- [STUDY QUESTIONS]
**1)** Rewrite the paragraph beginning "With its combined factory size" from the laundry article below as a short bulleted list, keeping its main facts.
**2)** Pick up the laundry article below after its final sentence and keep writing it.

- [EXTRACT]
Specialist operators put cleaning on higher level
For centuries people have taken their dirty washing to be cleaned, making the laundry shop one of the oldest businesses in the world. Before the invention of machines, the work was done by hand, piece by piece. With the development of technology and a better knowledge of fabrics and cleaning methods, the process has become automated in order to handle hundreds of kilograms of laundry each day - or painstakingly detailed to clean a single item of clothing made of delicate fabric.
One company that handles this business on a large scale is New China Laundry (NCL), a subsidiary of the New World Group.
'We have one factory in Fanling, two smaller factories on Hong Kong Island and two factories in Shenzhen,' said operations manager Katherine Cheung Wai-han.
With its combined factory size of 280,000 sq ft, the company is one of a handful of major operators capable of handling dirty laundry in bulk for clients in the hospitality and entertainment industries. Although it has a few retail dry cleaning shops called Kleaners that handle itemised clothing, it is the company's commercial business that brings most of the revenue.
'Kleaners accounts for only 10 per cent of our annual revenue,' Ms Cheung said. 'We are not a major player in this market, and our primary business is our corporate clients. We have all the major hotels in Hong Kong and a lot of the big clubs, including the Hong Kong Jockey Club and the Ladies' Recreation Club as well as one of Hong Kong's amusement parks.'
Using its high-end, industrial sized washing and drying machines, the company can handle 261,000kg or 150,000 pieces of laundry each day - a far cry from the output of a local family-run laundry. 'At the Fanling site, we have three tunnel washing machines, each one equivalent to 14 normal 60kg washing machines,' said Ms Cheung, who oversees all of the operational processes, many of which are automated.

- [DATA SECTION]
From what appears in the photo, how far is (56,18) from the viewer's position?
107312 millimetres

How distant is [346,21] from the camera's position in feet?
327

- [RESPONSE LIST]
**1)**
- New China Laundry's factories total 280,000 sq ft.
- It is one of a handful of major operators able to handle dirty laundry in bulk for hospitality and entertainment clients.
- It has a few retail dry cleaning shops, called Kleaners, that handle itemised clothing.
- Its commercial business brings in most of its revenue.

**2)**
In this hi-tech world of washing, long conveyor belts take bags of soiled laundry from one station to the next, tracked by a computer program until they emerge fresh, clean and tagged at the end.
Another cleaning company has found a niche in providing services that include repair, restoration and dry cleaning. Jeeves (HK) has a primary focus on the retail market, and is a local franchise of Jeeves of Belgravia based in London, which caters for high-end clientele.
The operator is confident about handling the most expensive, luxurious or delicate of garments, designer fashions, ball dresses and expensive shirts and suits. It uses carefully applied hi-tech solutions to ensure that garments are properly treated or restored to their original state.
'We spend a lot of time looking at the garment, trying to see if there is anything unusual, or anything that the client needs to know,' said Graham Murphy, general manager of Jeeves (HK).
The company's business profile has earned it a notable place in the melee of dry cleaners in the city. Though it only has four branches - the first opened in 1994 - its client base is strong and tends to comprise the wealthier echelons of society.
Chief executive Filomena Merszei said: 'They say we are the most expensive, but we really take care of the clothes, and we really take our time.'
'I have seen two high-end dry cleaning businesses start since we started, but they have already disappeared. If you don't have the passion or knowledge, or understand the product, it is hard to survive,' Ms Merszei said.
'We want a hydro-carbon machine - a cold clean for Indian sequins which would melt in the other machines,' said Ms Merszei, whose business approach is to invest in the best technology and give clients the best service.
'We would also like a better curtain machine, but currently we don't have enough ceiling height. The machines are more than 16 feet high.'
Jeeves and other operators not only have problems with space, but with other issues as well. Rents are usually high, warehouses often have a shortage of lifts, and shared parking can cause many inconveniences.
In addition, wet-wash outfits must comply with stringent government restrictions on the processing of waste water.
New legal requirements mean that by the end of this year, all dry cleaners must switch to fifth-generation machines which are sealed against the emission of toxic fumes.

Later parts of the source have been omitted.